» **Objective**:
Format every nonblank line of the rows below as a JSON array of strings, one string per line, and leave out the picture lines.

» **Dataset entries**:
>> start

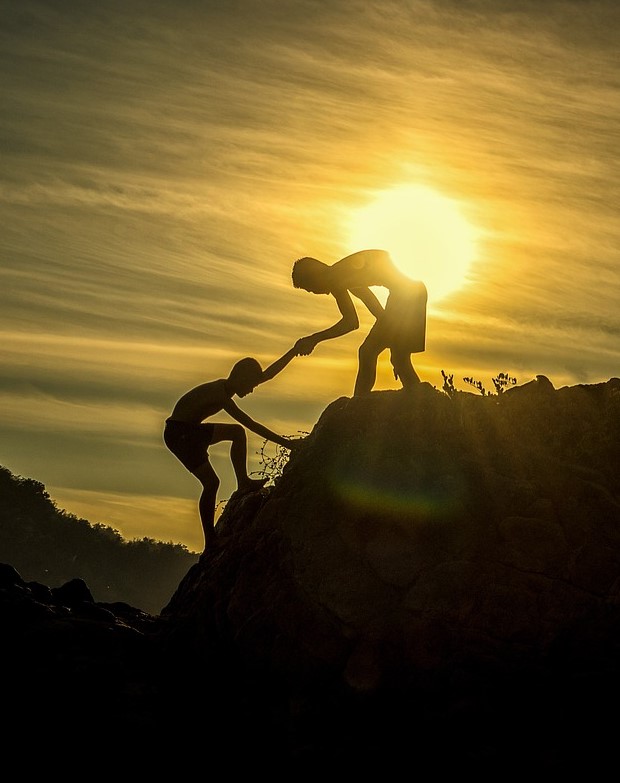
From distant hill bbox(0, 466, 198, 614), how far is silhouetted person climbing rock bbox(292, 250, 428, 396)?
57364mm

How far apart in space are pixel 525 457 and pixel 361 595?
9.81ft

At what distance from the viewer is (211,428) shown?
15961mm

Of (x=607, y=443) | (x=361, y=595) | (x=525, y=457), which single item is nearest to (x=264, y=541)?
(x=361, y=595)

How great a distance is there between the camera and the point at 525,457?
47.2 feet

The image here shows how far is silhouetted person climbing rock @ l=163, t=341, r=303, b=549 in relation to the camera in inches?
625

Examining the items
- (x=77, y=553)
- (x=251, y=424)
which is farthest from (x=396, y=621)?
(x=77, y=553)

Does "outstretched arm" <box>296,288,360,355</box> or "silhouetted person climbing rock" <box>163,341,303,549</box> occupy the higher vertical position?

>> end

» **Response**:
[
  "From distant hill bbox(0, 466, 198, 614), how far is silhouetted person climbing rock bbox(292, 250, 428, 396)?",
  "57364mm",
  "How far apart in space are pixel 525 457 and pixel 361 595?",
  "9.81ft",
  "At what distance from the viewer is (211,428) shown?",
  "15961mm",
  "Of (x=607, y=443) | (x=361, y=595) | (x=525, y=457), which single item is nearest to (x=264, y=541)?",
  "(x=361, y=595)",
  "How great a distance is there between the camera and the point at 525,457?",
  "47.2 feet",
  "The image here shows how far is silhouetted person climbing rock @ l=163, t=341, r=303, b=549 in relation to the camera in inches?",
  "625",
  "Examining the items",
  "- (x=77, y=553)",
  "- (x=251, y=424)",
  "which is farthest from (x=396, y=621)?",
  "(x=77, y=553)",
  "Does \"outstretched arm\" <box>296,288,360,355</box> or \"silhouetted person climbing rock\" <box>163,341,303,549</box> occupy the higher vertical position?"
]